Mutlak stated that most of the leader in the coalition for national reconciliation do not actually want national reconciliation because they came to power as a result of a political coup, controlled Iraq through the US military, and want to exploit the situation for as long as possible to maintain their control on the state ministries and channel all the state revenues to their parties and supporters. Therefore, national reconciliation is not in their interest. We say that national reconciliation serves those who are outside the government. Without national reconciliation, they (those in power) will remain prisoners in their houses and within their constituencies in the Green Zone that is surrounded by barbed wire. Therefore, they will not enjoy power. Those in power cannot be expected to carry out any positive role and the Iraqis will continue to suffer, lawlessness will increase, security will deteriorate and the people will rise against all those who monopolize power.
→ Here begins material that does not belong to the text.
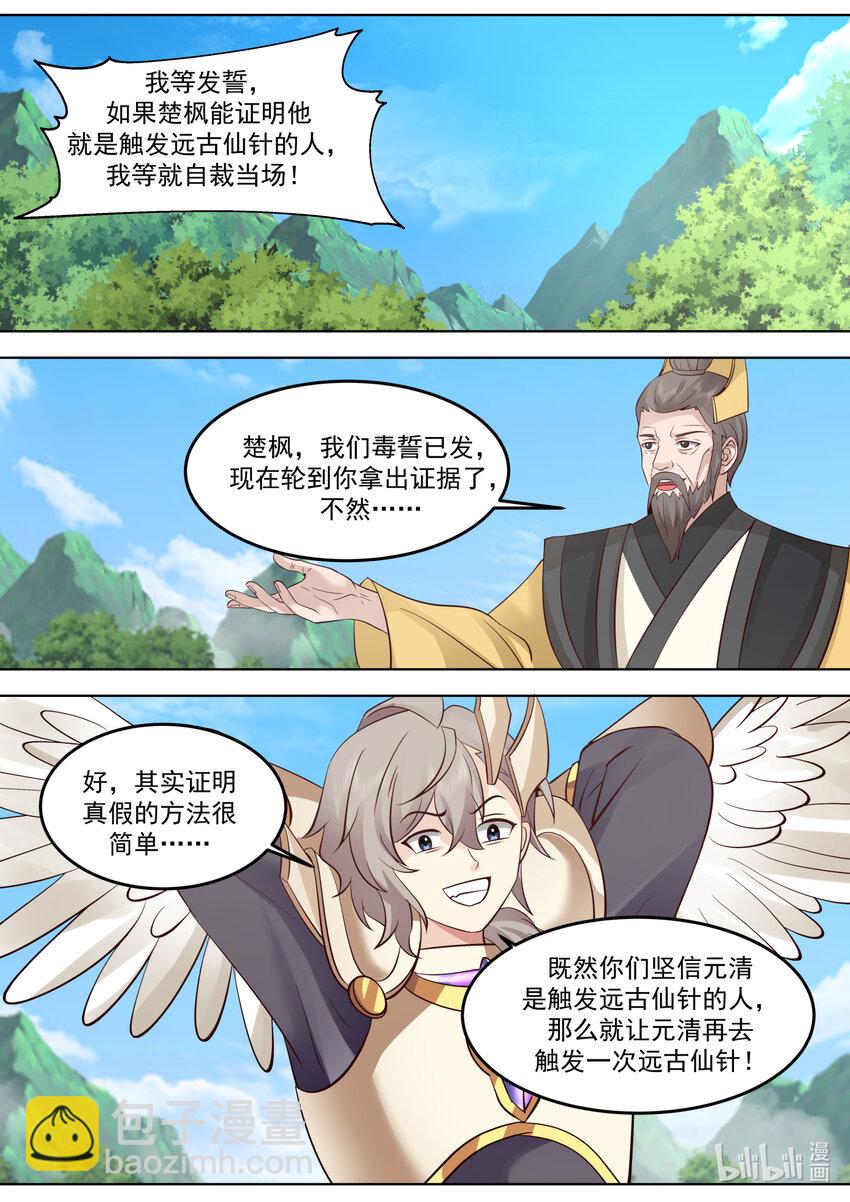 762 再次触发仙针2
As for the demands of the Iraqi Front for National Dialogue concerning national reconciliation, Mutlak said, “We want national reconciliation to have its supporters and opponents. We do not want any side to set red lines, as this does not serve the interests of any political faction.” He added, “We expect national reconciliation will succeed if it is made up of all parties, including the national resistance, the Baathists, the nationalists, and the members of the former Iraqi army. The political forces should be ready to make vital amendments to the constitution as this constitution has encouraged security disorder in the country.” He added that one of the positive results of the national reconciliation conference would be the establishment of a genuine national unity government based on efficiency, honesty and not on sectarian or party affiliation.
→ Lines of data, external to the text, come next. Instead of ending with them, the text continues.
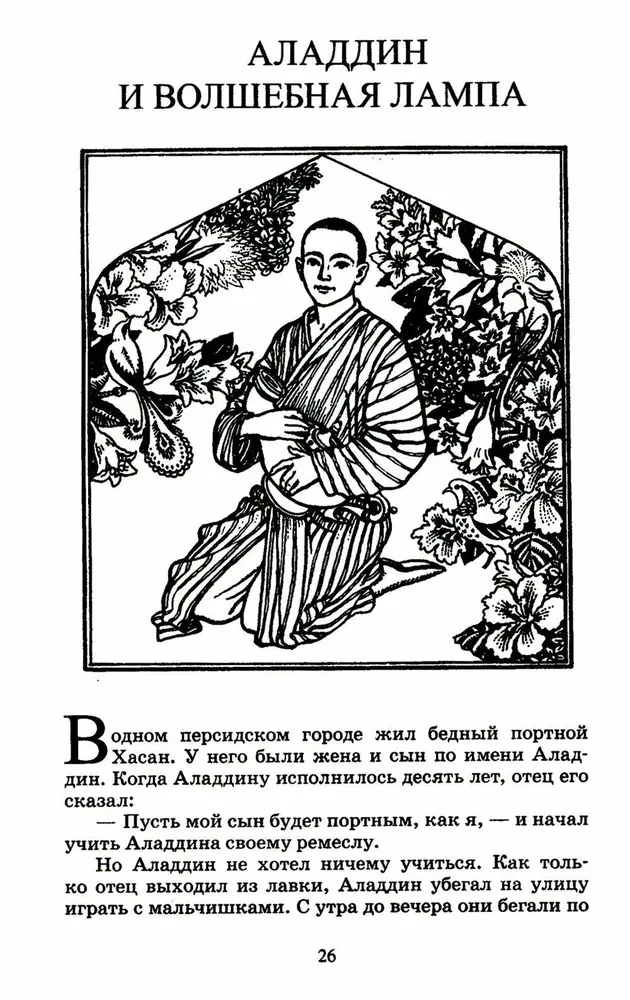 Tūkstoš un viena nakts. Arābu pasakas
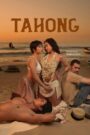 Tahong (2024) – 🔞 – Full Movie Download & Watch FREE – .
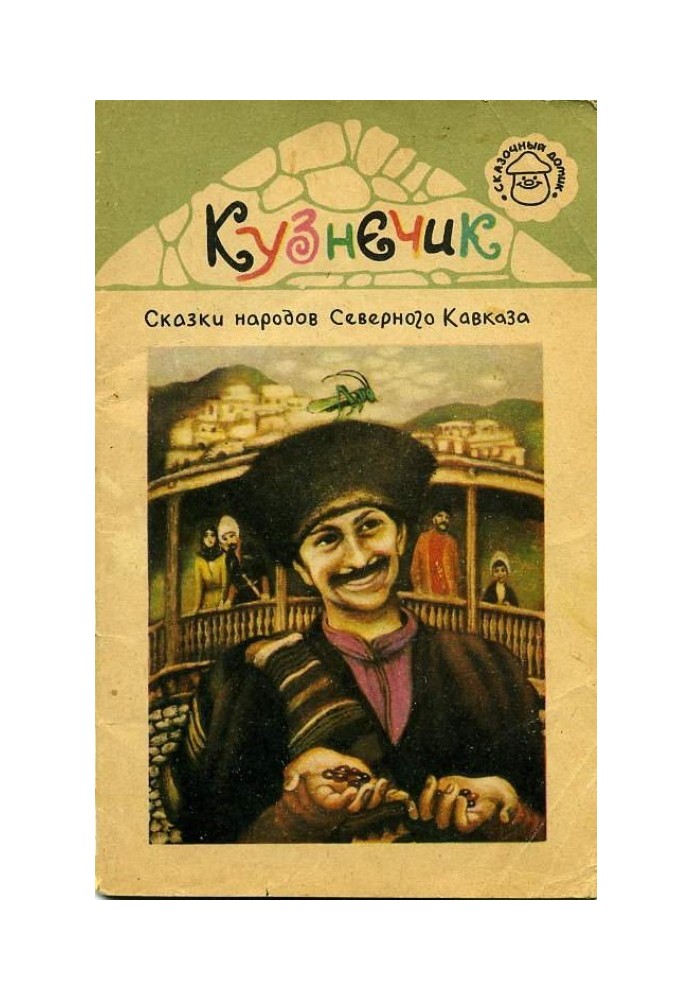 Коник. Казки народів Північного Кавказу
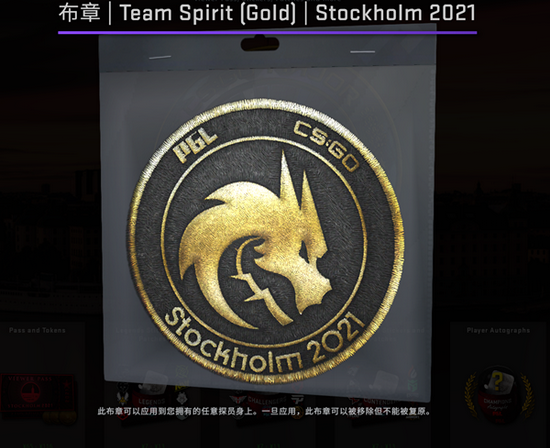 广东首届电竞粤超联赛珠海站盛大开启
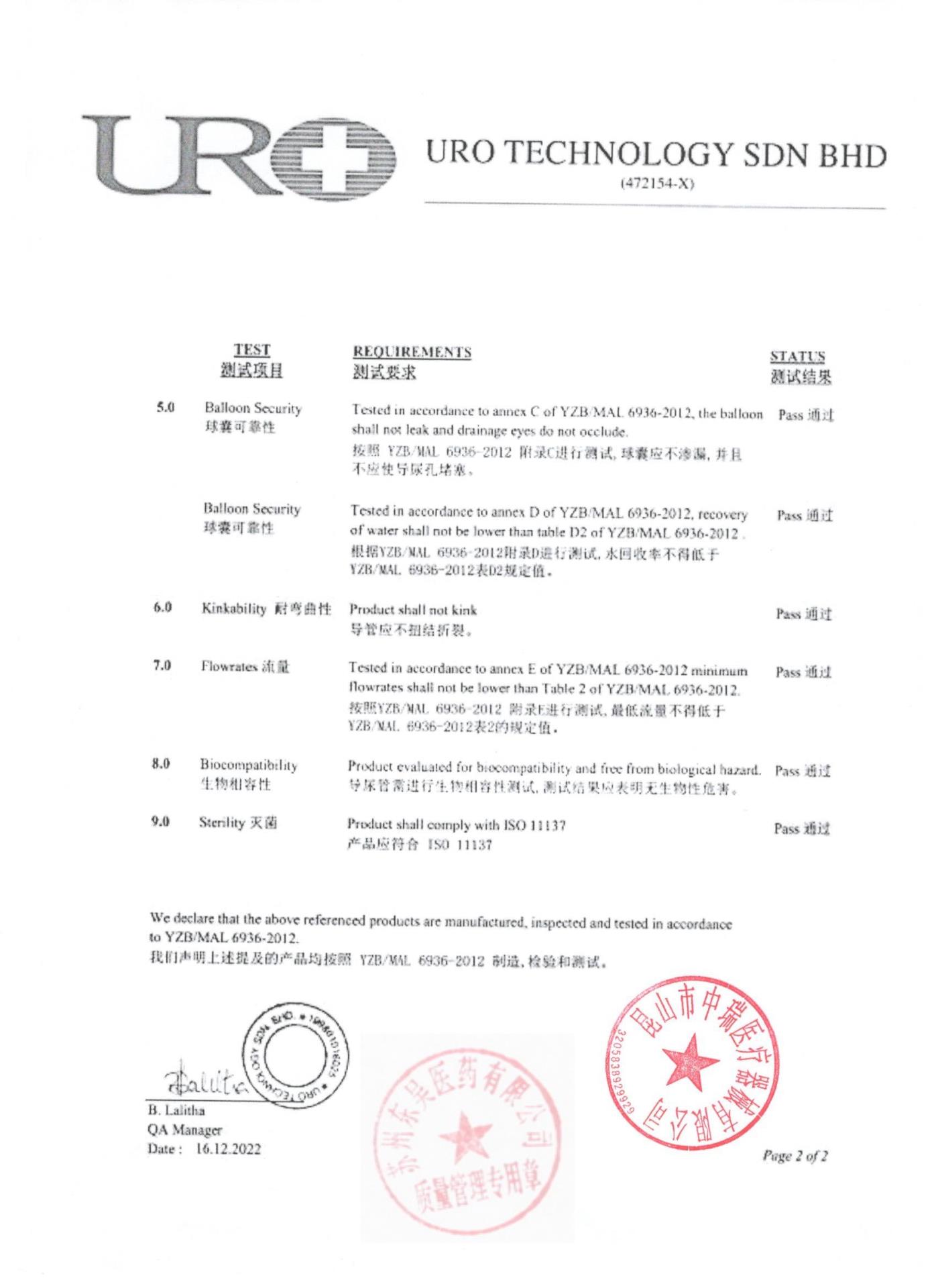 22-G-11K一次性使用无菌导尿管7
With reference to the increasing Iranian role in Iraq, Mutlak said that Iran has a large influence on Iraq that is bigger than that of the United States and Britain, the main two occupying forces. He added that Iran has more influence over Iraq than the Arabs have. What is strange is that those who are in power justify and encourage this interference, for example, Iraqi President Jalal Talabani has stated that Iran has the right to intervene given that it is a major power that had helped the opposition parties during the former regime, as if the Iraqis have to pay some kind of a price for what these opposition members had endured.
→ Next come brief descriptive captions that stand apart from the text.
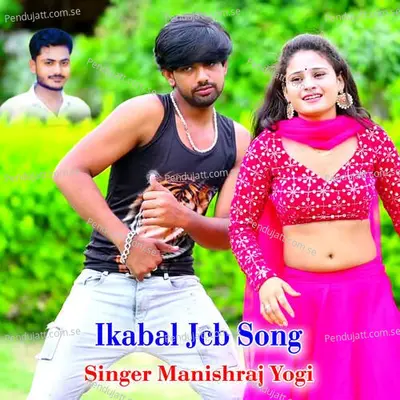 Ikabal Jcb Song - Manishraj yogi album cover 
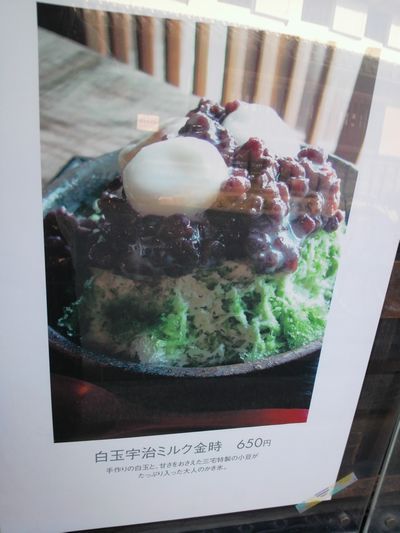 1000円グルメの日々in宇都宮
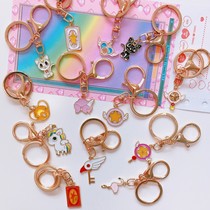 Japanese cartoon student keychain female creative cute girl heart metal key ring creative bag small pendant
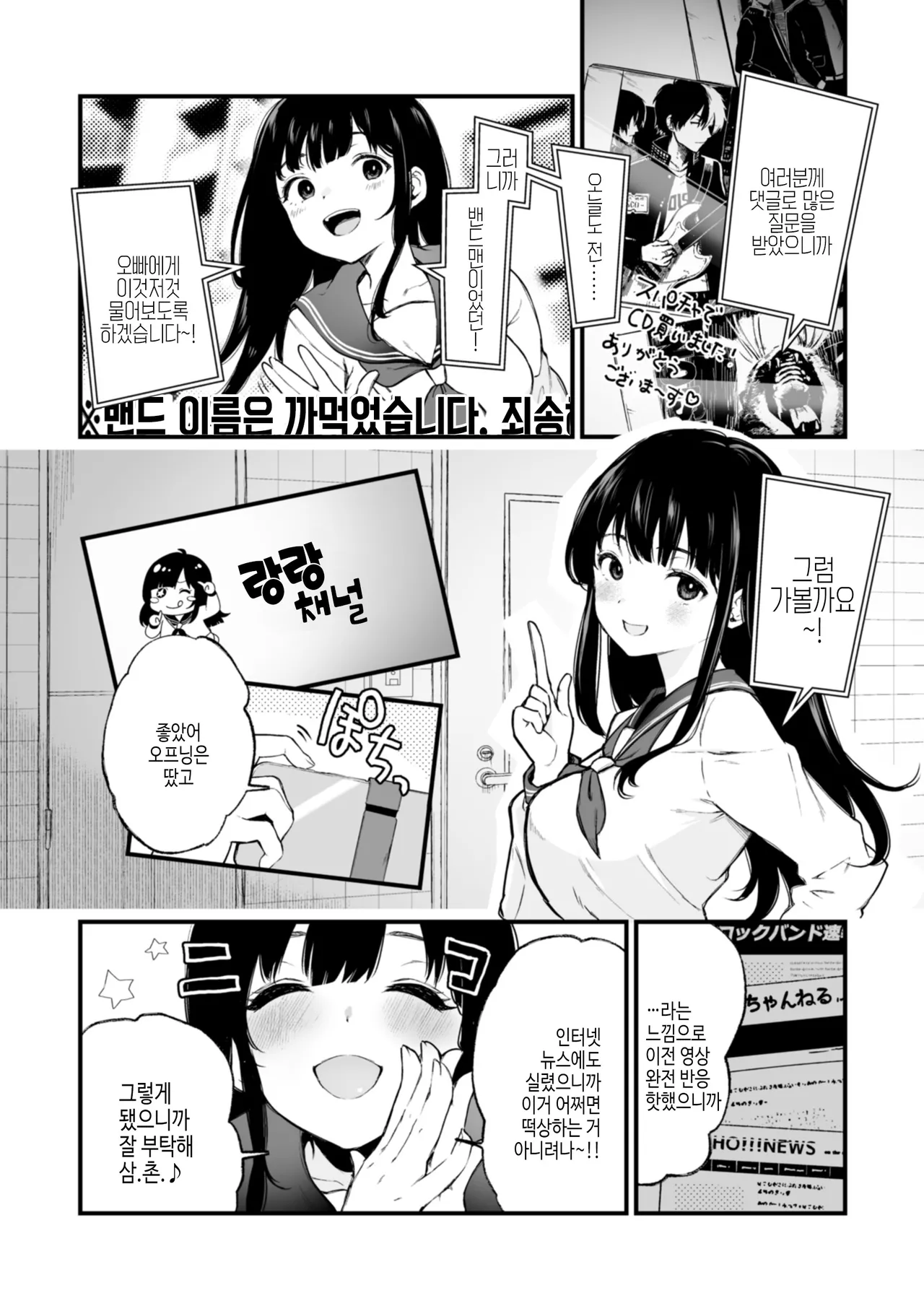 Anoko wa Oji-san no Ana | 그녀는 아저씨의 구멍 page 4 full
Concerning contact with members of the Iraqi national resistance Mutlak said, “I believe that communication with the resistance was marginal and was not held with the actual leaders of the resistance. I believe that the resistance will not respond positively to any call as long as it feels that this conference will not succeed because the parties in power have no good intentions and because keeping the Baathist and the former Iraq army away means there can be no Iraqi national reconciliation, therefore, isolating the resistance.”